[begin Supplied text]

2. **Run this notebook** to:
   - Install prompt-ops in editable mode
   - Load your OpenRouter credentials
   - Run PDO optimization on the web_of_lies dataset
   - Evaluate optimized vs baseline prompts

## What is PDO?

PDO uses dueling bandits and Thompson sampling to evolve prompts through competitive evaluation, automatically discovering which reasoning strategies work best.


In [None]:
# Install prompt-ops in editable mode (from project root)
%pip install -U pip
%pip install -e ../..

In [None]:
# Load OpenRouter API key from .env file
import os
from dotenv import load_dotenv

# Load environment variables from .env file
load_dotenv()

# Verify the API key is loaded
api_key = os.environ.get("OPENROUTER_API_KEY")
if api_key:
    print("OPENROUTER_API_KEY loaded successfully (length):", len(api_key))
else:
    print("WARNING: OPENROUTER_API_KEY not found in .env file")
    print("Please create a .env file in the project root with:")
    print("OPENROUTER_API_KEY=your_api_key_here")

In [None]:
# Run PDO optimization on the Web of Lies task
# This will optimize the prompt in prompts/prompt.txt using the config.yaml settings
!prompt-ops migrate --config config.yaml --log-level INFO

# Running the optimized prompt from the above module

In [None]:
optimized_prompt='''Analyze the given statements about individuals telling the truth or lying, state assumptions about the truthfulness of each person based on the chain of statements, and determine the truthfulness of the last person mentioned in the question. For example, if Person A says Person B is lying and Person B says Person C is telling the truth, and it's given that Person A is lying, then Person B must be telling the truth, which means Person C is also telling the truth. Another example: if Person X claims Person Y is lying and Person Y says Person Z is truthful, but it's known that Person X is truthful, then Person Y is lying, and thus Person Z's truthfulness depends on the statement Person Y made about them. Apply this reasoning process to the given statements, as in the case where Person P says Person Q is lying, Person Q says Person R is telling the truth, and Person R says Person S is lying - determine the truthfulness of Person S based on the assumptions made about each person's statement.'''



In [None]:
# Evaluate PDO (optimized) and baselines (zero_shot, CoT, PoS) on web_of_lies.json
import os, sys, json
sys.path.append(os.path.abspath("../../src"))

[end Supplied text]
[begin Data]

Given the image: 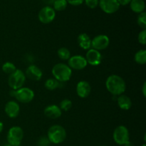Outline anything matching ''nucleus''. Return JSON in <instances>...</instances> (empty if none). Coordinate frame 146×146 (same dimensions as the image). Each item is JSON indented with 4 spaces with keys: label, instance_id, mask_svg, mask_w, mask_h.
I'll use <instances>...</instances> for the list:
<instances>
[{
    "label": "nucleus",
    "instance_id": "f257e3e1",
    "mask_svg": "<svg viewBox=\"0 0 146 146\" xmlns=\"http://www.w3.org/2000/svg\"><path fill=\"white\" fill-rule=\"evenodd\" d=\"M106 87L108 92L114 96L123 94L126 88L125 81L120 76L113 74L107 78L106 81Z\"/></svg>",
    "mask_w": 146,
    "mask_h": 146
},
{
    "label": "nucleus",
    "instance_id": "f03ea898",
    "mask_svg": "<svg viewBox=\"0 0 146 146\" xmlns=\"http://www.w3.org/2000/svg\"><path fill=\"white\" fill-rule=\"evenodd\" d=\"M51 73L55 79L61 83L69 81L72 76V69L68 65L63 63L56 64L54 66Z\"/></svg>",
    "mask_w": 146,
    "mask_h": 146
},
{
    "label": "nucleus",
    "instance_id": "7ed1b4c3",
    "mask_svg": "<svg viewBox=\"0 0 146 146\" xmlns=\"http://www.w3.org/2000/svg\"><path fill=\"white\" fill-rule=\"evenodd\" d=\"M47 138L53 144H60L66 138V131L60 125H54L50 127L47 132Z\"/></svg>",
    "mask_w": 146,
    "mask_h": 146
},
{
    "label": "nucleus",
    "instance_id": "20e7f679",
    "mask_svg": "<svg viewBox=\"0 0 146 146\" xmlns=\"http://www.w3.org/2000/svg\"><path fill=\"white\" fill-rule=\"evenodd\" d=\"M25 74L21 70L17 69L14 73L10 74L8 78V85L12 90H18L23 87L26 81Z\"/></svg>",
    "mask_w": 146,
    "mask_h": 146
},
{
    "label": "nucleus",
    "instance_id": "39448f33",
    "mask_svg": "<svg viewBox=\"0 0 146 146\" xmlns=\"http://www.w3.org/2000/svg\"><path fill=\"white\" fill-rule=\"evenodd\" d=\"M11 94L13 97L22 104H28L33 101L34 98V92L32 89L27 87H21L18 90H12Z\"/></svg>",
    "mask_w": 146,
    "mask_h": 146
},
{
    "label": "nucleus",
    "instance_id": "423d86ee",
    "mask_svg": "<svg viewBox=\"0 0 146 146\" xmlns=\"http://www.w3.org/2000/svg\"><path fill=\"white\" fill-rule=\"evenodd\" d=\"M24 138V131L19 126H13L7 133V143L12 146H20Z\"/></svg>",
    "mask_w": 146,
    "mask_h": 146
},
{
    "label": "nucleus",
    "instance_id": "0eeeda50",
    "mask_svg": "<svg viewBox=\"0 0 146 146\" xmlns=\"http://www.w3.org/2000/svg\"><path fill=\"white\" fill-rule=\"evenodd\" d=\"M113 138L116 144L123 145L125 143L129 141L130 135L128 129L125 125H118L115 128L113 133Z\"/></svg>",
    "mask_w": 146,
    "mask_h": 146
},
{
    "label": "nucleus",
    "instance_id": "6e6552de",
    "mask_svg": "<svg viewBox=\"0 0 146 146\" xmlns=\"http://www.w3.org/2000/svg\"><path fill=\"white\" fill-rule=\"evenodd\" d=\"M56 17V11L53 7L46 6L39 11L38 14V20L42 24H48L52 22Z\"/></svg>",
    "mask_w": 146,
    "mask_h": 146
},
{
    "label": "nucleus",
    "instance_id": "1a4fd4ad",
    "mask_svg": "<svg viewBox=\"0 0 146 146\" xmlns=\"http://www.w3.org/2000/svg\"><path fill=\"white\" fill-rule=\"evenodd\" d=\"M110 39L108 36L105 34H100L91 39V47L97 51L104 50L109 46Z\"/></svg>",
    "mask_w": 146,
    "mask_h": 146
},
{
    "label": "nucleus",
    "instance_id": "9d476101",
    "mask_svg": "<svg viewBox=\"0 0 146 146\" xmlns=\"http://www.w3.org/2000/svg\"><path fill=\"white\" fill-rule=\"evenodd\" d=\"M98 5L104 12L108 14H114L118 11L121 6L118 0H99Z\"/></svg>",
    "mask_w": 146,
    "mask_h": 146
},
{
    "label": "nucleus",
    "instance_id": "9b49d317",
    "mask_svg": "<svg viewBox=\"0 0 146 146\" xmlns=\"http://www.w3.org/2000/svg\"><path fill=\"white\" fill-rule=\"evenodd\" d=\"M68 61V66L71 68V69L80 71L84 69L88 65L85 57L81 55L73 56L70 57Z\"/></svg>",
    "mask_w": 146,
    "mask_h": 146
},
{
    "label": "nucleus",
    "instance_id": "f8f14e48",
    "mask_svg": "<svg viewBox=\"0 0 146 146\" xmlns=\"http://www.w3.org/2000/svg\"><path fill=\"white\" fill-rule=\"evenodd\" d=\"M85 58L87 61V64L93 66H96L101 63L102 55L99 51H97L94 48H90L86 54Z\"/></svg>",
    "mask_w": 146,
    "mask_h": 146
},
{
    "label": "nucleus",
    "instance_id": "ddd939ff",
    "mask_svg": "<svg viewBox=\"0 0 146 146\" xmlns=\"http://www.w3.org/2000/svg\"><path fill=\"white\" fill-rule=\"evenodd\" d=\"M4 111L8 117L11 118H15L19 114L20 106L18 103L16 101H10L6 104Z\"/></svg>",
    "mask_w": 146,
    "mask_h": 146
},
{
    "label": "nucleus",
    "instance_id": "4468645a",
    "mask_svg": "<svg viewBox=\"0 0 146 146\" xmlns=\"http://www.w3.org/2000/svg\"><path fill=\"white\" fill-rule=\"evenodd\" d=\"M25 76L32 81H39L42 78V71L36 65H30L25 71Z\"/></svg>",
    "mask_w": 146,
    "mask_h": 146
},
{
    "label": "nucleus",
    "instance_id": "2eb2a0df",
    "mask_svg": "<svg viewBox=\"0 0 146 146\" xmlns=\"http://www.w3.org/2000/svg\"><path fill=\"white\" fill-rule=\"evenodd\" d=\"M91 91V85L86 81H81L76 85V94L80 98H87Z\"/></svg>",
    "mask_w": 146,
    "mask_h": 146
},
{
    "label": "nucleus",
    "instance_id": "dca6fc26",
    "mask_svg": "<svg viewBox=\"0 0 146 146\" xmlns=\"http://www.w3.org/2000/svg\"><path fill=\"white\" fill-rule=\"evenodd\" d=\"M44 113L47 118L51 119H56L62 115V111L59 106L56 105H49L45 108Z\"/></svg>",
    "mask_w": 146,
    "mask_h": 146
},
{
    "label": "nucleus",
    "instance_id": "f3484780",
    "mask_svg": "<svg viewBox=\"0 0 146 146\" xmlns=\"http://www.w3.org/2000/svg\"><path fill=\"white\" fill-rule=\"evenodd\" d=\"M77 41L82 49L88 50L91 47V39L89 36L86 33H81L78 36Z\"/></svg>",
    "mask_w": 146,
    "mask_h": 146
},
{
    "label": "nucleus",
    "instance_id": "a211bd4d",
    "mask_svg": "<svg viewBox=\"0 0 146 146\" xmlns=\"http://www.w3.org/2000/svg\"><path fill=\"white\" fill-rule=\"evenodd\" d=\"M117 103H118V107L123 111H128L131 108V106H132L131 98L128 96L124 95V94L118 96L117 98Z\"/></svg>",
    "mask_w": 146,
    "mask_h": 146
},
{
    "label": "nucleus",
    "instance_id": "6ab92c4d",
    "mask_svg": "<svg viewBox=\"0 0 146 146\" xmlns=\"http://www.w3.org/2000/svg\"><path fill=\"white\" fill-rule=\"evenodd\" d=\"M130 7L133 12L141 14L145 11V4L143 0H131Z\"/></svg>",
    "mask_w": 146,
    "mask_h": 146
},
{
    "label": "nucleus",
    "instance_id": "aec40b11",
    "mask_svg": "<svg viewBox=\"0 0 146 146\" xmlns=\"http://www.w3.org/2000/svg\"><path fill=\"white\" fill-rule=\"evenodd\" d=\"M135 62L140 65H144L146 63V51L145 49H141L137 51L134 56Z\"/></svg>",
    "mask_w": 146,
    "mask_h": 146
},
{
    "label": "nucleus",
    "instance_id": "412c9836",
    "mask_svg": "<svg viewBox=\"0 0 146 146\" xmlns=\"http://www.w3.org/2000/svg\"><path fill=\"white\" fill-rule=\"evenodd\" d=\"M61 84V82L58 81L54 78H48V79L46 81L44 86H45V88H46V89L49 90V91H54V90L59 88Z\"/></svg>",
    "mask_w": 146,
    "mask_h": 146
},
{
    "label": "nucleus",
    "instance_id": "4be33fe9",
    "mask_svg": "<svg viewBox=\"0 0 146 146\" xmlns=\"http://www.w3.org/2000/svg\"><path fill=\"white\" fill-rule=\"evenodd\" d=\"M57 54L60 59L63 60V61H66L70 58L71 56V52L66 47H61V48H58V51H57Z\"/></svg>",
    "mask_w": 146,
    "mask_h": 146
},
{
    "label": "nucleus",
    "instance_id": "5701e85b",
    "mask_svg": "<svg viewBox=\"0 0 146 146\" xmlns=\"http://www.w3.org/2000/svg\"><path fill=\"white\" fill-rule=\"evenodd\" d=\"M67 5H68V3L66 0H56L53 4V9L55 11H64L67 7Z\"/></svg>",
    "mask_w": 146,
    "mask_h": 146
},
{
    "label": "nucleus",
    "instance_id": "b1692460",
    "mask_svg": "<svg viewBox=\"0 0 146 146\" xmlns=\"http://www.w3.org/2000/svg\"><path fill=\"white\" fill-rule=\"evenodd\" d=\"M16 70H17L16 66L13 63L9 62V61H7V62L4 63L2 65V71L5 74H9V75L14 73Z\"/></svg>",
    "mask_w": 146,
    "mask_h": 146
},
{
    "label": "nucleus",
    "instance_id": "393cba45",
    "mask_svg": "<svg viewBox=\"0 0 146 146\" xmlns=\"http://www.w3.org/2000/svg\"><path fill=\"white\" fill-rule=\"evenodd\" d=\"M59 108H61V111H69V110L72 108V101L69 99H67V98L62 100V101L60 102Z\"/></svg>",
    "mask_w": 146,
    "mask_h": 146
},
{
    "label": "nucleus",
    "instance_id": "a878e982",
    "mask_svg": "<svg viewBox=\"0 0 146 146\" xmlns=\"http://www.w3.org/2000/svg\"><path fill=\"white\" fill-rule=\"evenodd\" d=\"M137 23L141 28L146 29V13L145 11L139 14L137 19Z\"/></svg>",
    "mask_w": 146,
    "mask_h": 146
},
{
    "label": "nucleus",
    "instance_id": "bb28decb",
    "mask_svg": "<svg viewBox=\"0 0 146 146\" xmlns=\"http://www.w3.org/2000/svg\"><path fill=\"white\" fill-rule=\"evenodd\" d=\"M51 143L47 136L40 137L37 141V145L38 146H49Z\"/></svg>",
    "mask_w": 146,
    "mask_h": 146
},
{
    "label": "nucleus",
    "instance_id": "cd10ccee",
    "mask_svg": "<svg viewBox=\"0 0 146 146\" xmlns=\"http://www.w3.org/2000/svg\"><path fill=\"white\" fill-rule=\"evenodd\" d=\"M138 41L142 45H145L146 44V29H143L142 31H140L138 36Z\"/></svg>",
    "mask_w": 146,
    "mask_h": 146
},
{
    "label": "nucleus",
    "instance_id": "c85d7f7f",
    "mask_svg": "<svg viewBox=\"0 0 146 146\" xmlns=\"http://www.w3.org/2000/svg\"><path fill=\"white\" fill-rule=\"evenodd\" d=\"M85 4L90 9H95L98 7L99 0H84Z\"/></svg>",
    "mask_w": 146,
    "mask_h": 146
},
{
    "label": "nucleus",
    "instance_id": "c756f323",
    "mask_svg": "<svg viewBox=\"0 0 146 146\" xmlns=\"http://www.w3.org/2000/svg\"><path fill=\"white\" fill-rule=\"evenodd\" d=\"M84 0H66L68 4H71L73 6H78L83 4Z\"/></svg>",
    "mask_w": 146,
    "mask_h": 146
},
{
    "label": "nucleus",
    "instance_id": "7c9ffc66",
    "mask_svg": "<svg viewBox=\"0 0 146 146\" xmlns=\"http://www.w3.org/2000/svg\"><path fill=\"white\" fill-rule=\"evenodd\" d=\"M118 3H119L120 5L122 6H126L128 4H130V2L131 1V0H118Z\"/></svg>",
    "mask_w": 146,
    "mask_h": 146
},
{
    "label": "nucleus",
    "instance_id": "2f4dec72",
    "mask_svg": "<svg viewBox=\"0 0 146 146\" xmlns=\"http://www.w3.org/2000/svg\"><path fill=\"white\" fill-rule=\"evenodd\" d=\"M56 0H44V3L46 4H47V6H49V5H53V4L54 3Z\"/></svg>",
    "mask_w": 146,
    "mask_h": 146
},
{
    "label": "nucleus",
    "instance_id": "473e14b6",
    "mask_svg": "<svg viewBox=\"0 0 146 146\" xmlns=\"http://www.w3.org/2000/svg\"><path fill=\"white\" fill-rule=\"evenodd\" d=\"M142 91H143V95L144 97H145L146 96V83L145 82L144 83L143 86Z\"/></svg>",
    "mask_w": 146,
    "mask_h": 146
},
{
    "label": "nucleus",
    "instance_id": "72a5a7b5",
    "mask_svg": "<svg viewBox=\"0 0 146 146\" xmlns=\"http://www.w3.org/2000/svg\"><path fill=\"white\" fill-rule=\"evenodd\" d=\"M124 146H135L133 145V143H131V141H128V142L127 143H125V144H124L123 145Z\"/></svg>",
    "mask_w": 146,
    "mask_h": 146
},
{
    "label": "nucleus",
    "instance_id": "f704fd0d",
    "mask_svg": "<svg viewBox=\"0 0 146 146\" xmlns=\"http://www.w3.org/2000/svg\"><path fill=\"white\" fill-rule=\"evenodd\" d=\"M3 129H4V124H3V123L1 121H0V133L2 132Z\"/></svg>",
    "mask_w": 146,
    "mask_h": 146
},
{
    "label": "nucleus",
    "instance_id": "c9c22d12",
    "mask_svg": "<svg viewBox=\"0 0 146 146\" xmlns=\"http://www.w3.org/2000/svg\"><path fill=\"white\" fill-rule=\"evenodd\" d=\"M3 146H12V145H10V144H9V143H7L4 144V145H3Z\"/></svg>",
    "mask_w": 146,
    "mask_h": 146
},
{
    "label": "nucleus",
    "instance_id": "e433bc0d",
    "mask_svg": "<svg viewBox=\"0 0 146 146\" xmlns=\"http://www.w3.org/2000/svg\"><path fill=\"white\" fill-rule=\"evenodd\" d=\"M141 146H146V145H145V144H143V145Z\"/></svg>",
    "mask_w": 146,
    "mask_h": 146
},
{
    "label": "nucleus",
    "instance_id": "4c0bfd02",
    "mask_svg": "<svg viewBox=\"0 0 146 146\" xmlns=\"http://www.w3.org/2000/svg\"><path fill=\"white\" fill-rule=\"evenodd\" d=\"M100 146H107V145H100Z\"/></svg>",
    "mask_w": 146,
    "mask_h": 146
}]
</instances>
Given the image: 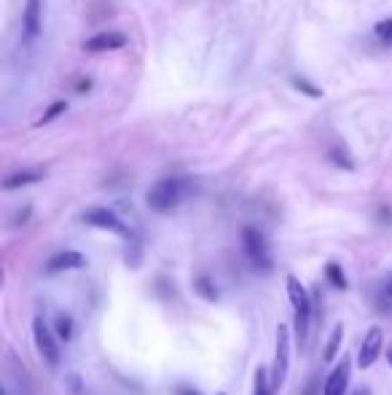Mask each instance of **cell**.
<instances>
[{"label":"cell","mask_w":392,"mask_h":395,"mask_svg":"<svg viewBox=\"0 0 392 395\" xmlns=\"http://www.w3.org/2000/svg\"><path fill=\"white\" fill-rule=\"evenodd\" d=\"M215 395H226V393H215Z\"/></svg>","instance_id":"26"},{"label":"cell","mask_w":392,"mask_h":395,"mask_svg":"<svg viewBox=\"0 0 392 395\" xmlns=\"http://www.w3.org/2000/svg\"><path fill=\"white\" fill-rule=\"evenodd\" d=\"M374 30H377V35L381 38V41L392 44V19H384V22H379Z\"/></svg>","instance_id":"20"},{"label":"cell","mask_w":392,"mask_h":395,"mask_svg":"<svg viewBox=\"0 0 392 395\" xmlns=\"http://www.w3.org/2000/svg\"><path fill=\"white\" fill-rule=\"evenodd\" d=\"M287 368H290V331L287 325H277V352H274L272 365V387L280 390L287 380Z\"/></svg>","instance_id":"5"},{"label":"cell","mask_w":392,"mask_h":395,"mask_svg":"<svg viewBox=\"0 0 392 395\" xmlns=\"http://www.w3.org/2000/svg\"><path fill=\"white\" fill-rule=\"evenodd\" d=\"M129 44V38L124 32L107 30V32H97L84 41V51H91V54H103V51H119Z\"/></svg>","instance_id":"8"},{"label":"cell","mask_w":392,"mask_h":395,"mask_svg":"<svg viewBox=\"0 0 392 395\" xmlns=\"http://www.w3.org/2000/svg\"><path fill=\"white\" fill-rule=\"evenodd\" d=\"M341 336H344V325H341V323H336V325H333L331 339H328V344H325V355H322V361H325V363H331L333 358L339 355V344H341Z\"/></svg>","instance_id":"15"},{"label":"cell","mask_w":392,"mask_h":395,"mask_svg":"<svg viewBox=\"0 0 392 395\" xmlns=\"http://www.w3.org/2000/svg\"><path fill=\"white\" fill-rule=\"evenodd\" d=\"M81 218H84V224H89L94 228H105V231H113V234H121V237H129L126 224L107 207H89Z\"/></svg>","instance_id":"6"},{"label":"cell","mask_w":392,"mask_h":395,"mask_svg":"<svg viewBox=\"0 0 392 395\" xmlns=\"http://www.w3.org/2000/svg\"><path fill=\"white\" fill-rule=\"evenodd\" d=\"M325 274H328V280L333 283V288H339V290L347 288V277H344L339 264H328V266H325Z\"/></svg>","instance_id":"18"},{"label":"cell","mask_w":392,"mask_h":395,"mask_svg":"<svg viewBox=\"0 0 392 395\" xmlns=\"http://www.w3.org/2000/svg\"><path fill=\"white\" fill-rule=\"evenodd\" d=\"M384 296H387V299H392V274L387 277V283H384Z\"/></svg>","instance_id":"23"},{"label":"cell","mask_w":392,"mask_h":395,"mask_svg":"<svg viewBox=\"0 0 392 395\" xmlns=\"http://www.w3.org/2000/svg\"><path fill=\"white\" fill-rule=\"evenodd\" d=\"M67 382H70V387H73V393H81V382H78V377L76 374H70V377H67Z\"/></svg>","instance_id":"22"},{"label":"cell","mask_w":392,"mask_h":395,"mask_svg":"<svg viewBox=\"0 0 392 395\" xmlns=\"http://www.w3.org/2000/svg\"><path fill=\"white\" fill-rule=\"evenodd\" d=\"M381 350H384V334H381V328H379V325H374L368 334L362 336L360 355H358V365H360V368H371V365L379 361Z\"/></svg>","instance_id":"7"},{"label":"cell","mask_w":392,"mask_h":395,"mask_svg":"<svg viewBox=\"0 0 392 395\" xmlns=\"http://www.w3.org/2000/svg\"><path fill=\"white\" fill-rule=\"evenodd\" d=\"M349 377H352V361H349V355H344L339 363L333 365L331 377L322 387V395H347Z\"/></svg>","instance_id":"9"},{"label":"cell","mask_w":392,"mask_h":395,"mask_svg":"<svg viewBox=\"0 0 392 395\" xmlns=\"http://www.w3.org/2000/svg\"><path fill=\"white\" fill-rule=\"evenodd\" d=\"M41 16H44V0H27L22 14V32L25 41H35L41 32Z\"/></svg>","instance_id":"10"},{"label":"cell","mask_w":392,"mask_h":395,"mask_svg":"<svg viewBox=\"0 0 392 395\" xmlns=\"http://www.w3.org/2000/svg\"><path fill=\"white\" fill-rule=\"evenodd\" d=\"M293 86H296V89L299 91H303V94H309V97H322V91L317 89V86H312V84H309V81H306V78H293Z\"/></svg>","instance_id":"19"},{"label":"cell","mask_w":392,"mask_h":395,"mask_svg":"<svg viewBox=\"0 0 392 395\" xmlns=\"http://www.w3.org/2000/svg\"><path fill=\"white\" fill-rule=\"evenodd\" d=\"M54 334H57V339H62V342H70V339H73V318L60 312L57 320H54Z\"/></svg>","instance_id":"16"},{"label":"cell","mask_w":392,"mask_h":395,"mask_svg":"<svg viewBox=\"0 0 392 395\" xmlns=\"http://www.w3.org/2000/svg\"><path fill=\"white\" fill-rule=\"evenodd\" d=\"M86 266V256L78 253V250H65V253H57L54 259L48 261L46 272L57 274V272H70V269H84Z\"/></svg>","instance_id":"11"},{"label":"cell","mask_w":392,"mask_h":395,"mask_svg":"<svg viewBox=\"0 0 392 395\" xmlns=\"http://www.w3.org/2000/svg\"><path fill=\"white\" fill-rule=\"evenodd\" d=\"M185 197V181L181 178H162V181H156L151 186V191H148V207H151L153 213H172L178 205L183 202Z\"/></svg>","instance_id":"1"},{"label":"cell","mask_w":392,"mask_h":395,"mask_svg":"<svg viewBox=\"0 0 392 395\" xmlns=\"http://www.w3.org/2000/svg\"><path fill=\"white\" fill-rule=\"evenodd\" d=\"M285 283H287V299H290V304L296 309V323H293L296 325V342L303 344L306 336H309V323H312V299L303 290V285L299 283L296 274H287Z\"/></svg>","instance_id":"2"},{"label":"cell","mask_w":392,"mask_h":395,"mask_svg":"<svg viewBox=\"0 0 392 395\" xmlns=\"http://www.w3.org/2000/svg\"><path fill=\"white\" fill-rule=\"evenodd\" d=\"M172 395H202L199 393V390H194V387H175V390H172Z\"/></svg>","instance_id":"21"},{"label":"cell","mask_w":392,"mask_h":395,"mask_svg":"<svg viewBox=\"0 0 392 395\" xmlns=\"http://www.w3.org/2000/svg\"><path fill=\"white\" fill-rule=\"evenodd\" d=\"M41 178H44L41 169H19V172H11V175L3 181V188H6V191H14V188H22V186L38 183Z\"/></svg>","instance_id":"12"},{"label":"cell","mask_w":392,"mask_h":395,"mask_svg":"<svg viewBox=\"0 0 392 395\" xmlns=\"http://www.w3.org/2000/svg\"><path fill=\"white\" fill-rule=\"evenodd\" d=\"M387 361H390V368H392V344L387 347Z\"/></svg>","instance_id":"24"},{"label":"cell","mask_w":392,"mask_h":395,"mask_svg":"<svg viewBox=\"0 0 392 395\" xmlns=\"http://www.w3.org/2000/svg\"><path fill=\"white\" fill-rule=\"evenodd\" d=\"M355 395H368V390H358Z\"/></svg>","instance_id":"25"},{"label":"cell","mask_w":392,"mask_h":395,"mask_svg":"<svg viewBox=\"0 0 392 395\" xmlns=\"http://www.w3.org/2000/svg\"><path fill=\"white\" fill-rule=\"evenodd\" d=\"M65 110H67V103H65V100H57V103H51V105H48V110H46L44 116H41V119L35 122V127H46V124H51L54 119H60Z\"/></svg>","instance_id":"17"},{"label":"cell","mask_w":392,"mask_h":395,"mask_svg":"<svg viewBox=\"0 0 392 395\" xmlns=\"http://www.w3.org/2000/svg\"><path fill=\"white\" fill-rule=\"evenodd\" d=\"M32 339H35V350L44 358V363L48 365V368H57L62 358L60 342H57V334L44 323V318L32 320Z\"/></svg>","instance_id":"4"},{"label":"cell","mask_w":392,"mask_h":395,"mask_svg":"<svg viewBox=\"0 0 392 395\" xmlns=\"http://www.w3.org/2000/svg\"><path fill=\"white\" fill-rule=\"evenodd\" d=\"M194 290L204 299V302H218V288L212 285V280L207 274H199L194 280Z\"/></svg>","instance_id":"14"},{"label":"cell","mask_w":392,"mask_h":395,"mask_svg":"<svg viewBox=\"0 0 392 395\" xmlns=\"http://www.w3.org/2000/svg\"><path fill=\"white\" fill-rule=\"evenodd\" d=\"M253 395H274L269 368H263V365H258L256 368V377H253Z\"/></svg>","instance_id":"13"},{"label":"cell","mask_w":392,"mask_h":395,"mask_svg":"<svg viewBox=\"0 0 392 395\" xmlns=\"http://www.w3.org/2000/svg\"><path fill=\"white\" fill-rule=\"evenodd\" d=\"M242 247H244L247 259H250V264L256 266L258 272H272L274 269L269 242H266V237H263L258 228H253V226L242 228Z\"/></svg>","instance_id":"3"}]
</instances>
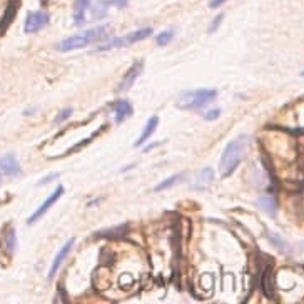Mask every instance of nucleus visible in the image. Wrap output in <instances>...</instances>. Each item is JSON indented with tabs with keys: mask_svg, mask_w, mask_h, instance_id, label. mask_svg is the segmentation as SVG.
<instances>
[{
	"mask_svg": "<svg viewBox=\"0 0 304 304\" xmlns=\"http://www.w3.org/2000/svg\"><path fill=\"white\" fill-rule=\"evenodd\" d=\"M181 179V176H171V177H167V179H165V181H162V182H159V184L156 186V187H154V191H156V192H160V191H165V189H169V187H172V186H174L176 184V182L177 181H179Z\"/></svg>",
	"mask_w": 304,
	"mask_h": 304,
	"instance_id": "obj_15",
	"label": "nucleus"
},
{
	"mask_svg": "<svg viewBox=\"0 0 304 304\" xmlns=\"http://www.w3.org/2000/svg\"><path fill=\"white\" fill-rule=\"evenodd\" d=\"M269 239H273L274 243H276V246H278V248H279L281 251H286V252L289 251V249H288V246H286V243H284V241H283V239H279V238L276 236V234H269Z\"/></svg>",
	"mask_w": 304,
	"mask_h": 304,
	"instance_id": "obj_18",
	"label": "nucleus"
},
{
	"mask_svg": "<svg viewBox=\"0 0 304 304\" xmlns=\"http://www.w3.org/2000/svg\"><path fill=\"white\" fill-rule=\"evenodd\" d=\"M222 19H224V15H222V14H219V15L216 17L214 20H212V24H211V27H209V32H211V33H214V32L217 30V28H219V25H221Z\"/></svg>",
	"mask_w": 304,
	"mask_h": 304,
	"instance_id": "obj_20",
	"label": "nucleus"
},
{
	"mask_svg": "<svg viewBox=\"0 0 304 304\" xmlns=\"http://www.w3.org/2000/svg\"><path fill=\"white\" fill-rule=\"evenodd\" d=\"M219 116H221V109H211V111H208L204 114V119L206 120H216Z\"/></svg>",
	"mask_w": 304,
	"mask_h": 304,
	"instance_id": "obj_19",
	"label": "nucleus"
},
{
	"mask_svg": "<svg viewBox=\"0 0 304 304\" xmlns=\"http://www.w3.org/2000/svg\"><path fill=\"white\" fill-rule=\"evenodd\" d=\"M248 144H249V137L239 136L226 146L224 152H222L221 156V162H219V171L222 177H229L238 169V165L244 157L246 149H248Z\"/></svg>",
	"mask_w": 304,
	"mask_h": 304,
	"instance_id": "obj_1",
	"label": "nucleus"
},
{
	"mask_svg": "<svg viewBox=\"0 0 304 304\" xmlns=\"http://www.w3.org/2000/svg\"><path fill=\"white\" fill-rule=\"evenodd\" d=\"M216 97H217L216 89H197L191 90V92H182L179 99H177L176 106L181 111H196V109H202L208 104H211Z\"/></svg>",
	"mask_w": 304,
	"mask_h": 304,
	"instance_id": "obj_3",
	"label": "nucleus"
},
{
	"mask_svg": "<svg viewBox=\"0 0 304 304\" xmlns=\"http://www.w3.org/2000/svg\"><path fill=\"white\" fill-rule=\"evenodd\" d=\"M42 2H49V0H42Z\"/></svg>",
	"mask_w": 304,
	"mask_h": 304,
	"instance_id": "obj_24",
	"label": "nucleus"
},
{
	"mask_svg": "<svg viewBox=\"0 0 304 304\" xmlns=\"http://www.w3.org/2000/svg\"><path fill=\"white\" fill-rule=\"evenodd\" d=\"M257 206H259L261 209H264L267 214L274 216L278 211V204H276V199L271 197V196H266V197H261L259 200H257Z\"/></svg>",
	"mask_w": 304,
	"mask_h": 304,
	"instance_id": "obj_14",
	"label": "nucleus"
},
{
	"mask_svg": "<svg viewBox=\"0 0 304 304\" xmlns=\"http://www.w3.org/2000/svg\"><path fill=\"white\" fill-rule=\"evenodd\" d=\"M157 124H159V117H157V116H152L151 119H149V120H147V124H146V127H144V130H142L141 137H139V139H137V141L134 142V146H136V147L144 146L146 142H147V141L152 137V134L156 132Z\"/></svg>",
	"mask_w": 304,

[end Data]

▶ _Work required_
In the notebook excerpt, please rewrite the paragraph beginning "PDO uses dueling bandits" as a short bulleted list that keeps its main facts. These rows were drawn from a different source.

▶ _Solution below_
- PDO evolves prompts through competitive evaluation.
- It relies on dueling bandits and Thompson sampling.
- It automatically discovers which reasoning strategies work best.